Chapter Five #2
“You seem to have an expectation that they’ll always be gratified,” Pel responded, since he’d made his bed, and now he was going to have to lie in it.
“You’re very insolent,” the Prince told him.
“I apologize, Your Highness.”
Apparently, he sounded as apologetic as he felt, because the Prince’s lips tightened. “Is this the sort of staff that King Forex keeps?”
Pel nearly snorted. “You would need to address such a question to the King.”
“Perhaps I will,” the Prince said, staring at him like he was a bug.
“That would make my life a great deal simpler,” Pel muttered.
The Prince’s eyes narrowed. “Are you going out of your way to be rude, or does it come naturally to you?”
“I believe the King would say it comes naturally,” Pel answered truthfully.
“So if I relay this encounter to the King, he would be unsurprised?” the Prince challenged.
“Absolutely,” Pel agreed.
“Have it your way,” the Prince said and turned away.

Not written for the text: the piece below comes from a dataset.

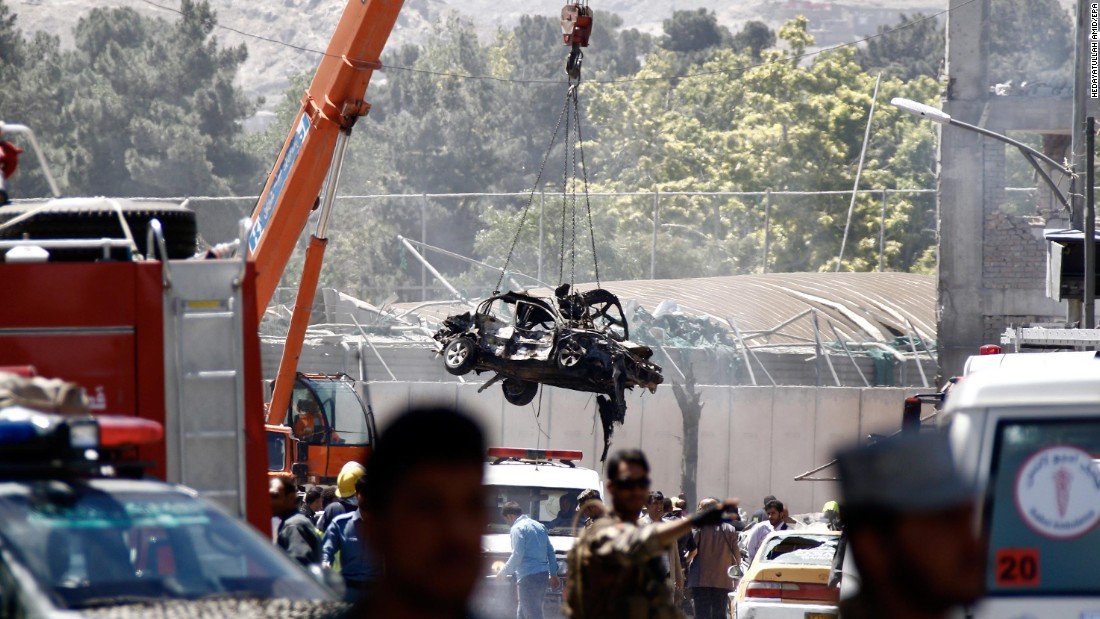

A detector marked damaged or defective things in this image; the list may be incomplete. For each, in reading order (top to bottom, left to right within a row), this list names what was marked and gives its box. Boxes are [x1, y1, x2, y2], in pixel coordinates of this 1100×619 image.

Pel almost called him back. But he had his pride. He wasn’t going to change his behavior just because the rude man he’d met was the High Prince.
Pel had never been impressed with people who treated their equals and their supposed inferiors differently.
He heard the Prince calling for someone to take care of his horse—called Melody, apparently—and then he was gone.
All things considered, that had gone about as well as Pel’s encounters with any royal went. He still thought the man had been rude, but he supposed that when you were the High Prince, you probably did go around the realms thinking that you owned them.
No, Pel decided firmly, he was glad that he hadn’t known the man was High Prince Torex. He’d been honest, and he hated to think that he might have treated him differently just because he was royal.
He finished with Extraordinary’s hooves, told her one more time that she was the best horse ever, and gave her the treats. Extraordinary gobbled them up greedily and then lipped at his hands as though she suspected that Pel had more.
“You already get oats,” Pel reminded her. “It’s your regular meal, you greedy horse. You’re not getting any more.”
Extraordinary blew her lips at Pel, clearly unimpressed, and Pel laughed, gave her a last caress down her silky mane, kissed her soft nose, and left the stall.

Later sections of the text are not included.